Located on Bond Street, in the middle of downtown Toronto, one block south of Ryerson. The Mackenzie house is preserved by the Toronto Historical Board. It is rumored to be the most haunted house in Canada. While the legitimacy of the ghost stories themselves may be debatable, the Mackenzie House is worth visiting. 

Disturbances were first reported when the house was operated as a private museum by the Mackenzie Homestead Foundation. Caretakers Mr. and Mrs. Charles Edmunds moved into the house in 1956 and immediately began to hear footsteps on the wooden stairway when the house was empty. Several times, a short gentleman in a frock coat and a woman with long, dark, brown hair appeared to Mrs. Edmunds. On one occasion she claims the woman slapped her, leaving her face bruised with three welt marks. Mrs. Edmunds’ description of the two ghostly figures fit the appearance of Mr. and Mrs. Mackenzie.
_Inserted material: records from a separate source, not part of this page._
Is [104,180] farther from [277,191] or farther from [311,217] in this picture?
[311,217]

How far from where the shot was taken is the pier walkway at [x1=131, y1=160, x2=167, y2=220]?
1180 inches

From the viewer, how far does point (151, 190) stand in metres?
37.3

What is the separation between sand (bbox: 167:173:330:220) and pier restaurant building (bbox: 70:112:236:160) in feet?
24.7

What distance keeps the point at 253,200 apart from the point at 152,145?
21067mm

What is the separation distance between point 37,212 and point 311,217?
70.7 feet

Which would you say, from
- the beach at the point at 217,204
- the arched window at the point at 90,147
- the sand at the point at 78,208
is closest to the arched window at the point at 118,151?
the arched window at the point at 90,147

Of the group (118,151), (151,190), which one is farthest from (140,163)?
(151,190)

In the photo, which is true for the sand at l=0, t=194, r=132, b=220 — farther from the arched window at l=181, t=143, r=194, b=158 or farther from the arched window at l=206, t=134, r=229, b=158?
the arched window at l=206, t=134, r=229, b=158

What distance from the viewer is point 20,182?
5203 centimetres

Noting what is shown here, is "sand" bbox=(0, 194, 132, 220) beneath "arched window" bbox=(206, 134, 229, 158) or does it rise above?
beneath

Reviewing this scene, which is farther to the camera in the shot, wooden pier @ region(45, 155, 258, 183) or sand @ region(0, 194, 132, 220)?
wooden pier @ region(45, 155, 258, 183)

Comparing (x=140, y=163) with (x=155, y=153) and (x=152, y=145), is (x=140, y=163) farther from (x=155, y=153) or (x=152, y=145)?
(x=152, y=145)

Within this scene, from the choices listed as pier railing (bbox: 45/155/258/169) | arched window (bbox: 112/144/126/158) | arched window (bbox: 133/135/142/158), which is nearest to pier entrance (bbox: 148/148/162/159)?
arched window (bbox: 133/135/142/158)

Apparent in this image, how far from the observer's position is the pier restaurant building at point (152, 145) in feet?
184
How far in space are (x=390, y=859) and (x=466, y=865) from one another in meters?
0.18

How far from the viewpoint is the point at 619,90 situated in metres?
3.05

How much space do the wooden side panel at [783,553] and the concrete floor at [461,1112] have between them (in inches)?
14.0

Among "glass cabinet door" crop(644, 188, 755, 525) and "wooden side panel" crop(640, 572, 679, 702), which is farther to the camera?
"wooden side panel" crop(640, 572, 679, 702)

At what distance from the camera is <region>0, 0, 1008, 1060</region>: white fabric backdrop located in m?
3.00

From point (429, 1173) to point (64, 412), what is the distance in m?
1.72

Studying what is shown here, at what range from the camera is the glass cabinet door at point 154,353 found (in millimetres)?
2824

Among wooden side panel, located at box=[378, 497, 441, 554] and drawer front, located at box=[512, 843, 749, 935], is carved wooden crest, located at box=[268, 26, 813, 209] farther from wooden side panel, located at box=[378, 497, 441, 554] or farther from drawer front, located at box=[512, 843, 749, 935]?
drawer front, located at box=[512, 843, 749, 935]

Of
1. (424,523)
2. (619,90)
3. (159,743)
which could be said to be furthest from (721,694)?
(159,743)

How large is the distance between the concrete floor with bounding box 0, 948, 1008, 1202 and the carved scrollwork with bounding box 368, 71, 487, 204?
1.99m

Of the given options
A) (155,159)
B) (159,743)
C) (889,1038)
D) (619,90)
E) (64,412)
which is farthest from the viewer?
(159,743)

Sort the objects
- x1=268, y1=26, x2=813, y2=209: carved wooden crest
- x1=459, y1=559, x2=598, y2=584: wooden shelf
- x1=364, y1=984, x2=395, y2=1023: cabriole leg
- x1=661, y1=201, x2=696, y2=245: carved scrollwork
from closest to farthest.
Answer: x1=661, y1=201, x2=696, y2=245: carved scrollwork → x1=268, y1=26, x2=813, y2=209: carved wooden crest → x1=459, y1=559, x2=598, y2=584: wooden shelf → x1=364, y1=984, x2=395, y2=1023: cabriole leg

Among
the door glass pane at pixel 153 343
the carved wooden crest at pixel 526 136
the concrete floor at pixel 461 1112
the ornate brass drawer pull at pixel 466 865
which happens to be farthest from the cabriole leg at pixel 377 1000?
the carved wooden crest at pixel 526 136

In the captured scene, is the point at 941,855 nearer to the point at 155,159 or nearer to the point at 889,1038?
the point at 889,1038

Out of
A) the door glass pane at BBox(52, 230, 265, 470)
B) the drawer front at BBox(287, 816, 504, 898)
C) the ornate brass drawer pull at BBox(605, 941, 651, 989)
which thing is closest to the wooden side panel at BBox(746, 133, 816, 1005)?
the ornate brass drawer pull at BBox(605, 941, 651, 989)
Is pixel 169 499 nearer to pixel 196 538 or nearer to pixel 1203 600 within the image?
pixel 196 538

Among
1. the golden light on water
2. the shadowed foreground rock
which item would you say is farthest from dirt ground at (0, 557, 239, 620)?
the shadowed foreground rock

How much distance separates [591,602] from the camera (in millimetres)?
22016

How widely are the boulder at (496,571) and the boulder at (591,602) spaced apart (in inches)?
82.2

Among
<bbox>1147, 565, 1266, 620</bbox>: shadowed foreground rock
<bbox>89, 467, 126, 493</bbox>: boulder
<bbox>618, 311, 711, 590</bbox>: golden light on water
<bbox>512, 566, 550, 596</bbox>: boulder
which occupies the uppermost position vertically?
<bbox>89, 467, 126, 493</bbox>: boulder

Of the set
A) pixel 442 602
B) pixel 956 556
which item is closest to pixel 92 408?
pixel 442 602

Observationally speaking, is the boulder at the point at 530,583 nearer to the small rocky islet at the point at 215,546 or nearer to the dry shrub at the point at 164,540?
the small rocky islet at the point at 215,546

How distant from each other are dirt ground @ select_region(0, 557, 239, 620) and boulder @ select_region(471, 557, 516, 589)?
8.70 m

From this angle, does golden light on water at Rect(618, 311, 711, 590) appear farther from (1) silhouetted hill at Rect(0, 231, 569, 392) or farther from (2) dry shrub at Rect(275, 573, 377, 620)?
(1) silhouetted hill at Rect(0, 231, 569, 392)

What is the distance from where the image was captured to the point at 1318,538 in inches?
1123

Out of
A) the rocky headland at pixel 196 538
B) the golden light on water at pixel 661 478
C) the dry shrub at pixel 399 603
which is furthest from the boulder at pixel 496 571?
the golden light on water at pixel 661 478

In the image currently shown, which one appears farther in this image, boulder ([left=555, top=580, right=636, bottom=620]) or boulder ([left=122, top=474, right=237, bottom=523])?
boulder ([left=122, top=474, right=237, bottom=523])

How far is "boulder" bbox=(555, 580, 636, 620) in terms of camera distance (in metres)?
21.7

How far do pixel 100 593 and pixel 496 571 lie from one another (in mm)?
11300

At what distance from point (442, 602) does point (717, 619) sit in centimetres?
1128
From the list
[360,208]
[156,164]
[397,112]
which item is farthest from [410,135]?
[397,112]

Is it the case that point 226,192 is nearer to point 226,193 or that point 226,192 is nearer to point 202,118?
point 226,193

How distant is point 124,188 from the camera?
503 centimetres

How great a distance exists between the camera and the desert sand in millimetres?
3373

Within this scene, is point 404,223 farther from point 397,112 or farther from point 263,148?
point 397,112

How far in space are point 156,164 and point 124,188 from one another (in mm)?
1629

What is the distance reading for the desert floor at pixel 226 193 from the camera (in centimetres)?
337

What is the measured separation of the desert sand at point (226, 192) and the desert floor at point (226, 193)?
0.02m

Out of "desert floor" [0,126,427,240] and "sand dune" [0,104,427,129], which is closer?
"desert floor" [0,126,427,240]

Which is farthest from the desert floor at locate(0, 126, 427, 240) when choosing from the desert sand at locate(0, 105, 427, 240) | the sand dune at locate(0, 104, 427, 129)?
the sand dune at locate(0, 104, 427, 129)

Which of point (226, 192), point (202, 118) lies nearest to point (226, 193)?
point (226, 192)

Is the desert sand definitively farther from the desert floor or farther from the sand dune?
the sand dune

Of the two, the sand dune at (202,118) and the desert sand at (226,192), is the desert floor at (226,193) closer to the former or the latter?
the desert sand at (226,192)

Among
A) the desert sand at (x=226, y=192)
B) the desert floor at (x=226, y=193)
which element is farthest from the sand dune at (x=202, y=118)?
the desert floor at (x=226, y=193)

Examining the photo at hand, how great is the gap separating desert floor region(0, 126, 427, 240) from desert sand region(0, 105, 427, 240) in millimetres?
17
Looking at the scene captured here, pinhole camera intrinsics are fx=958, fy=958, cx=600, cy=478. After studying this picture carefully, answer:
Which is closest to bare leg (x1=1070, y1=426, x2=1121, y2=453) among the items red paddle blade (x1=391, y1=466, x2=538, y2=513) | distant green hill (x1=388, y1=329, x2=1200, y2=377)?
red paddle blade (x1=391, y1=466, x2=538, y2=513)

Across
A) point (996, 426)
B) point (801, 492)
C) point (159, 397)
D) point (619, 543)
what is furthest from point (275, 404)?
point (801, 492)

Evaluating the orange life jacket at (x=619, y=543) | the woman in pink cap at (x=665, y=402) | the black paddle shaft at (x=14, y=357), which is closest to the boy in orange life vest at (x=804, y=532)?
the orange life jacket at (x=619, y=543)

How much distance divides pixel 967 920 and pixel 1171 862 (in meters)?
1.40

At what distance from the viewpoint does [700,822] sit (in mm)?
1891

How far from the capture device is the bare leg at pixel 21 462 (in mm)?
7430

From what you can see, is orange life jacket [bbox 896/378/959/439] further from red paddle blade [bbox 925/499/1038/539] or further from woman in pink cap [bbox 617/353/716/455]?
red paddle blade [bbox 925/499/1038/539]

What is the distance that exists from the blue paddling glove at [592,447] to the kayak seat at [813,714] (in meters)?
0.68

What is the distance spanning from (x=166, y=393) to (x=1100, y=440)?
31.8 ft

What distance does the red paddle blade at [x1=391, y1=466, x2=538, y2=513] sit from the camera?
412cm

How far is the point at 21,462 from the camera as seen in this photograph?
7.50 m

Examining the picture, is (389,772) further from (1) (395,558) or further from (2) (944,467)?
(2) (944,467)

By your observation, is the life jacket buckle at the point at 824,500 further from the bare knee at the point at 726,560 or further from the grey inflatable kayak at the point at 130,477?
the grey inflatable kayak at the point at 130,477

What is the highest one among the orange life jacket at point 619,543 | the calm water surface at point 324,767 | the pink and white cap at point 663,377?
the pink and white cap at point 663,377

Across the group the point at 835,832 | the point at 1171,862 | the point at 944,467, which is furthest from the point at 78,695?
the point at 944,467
Music from the parlour piano would occasionally wake the caretakers’ son and his wife. But when the house was investigated nothing was found. Isabel Grace, the youngest daughter of Mackenzie and mother of Prime Minister William Lyon Mackenzie King, played the piano. One time, the house plants were found overwatered and disturbed, and mud was smeared across the window curtains. From the basement a rumbling, clanking noise could be heard at night. A flatbed printing press was stored in the basement at the time but was locked and not in use. 

In 1960, unable to take the strain of living with the house’s ghosts, the Edmunds moved out of The Mackenzie House and were replaced by Mr. and Mrs. Dobban. The Dobbans moved a few months later, complaining the same disturbances.

The staff at The Mackenzie House consider the stories to be the work of overactive imaginations.

Savitri Dindial, a Mackenzie House tour guide, escorts groups through the house while dressed in a Victorian costume. She is often asked about the ghost stories.

“When living in a house this old, it’s easy to hear noises.People allow their imaginations to get the better of them. As far as we know there isn’t any ghost,” said Dindial.

Site supervisor Janet Schwartz said none of her staff have had an unpleasant experience in the Mackenzie House. 

“The ghost stories are part of the history of the house and we certainly acknowledge that and talk about it but we don’t play it up,” she said.

Archdeacon John Frank of the Holy Trinity Church performed an exorcism, when the Toronto Historical Board acquired the house in 1860. Some people do not think this exorcism worked. In 1962, restoration carpenters found a hangman’s noose dangling from a stairway. Kitchen taps reportedly turned themselves on and off and the toilet flushed itself according to 1966 caretaker Mrs. Winifred McGlary. The last incident happened as recently as 1973 when Simone Daviaux, a cleaner, heard piano music playing. 

William Lyon Mackenzie was a prominent radical journalist, a rebellious member of Parliament, the leader of the 1837 rebellion and the first mayor of Toronto. The Bond Street town house was purchased with $3,500 raised through a trust fund. The fund was set up for Mackenzie in recognition of his contribution to the community.

The Mackenzie House is a beautifully restored home with room settings of Victorian furniture in vogue at the time of Mackenzie’s death in 1861. While no one can agree if the ghosts are really present, the home itself is quaint and of great historical significance. Visitors may need to use their imagination to recreate the caretakers’ paranormal experiences but in these rooms that won’t be too difficult. In the main parloud sits the piano heard by the Edmunds. Oil portraits of Mackenzie and his wife stare at visitors from the dark, shadowy depths of the sombre colored paint. In the master bedroom sits a queen-sized sleigh bed, napping bed and Mackenzie’s dressing table.

The Mackenzie House is located at 82 Bond Street. It is open from Sept. 1 to Dec. 31, Tuesday to Friday, 12 noon to 4 p.m., weekends 12 noon to 5 p.m.. Admission is $3.50 for adults, $2.75 for seniors, and $2.50 for the children Special events include a Victorian Christmas, evening gas-lit tours, the 1837 rebellion educational program for elementary students and printing demonstrations using an operating 1845 Washington flatbed printing press.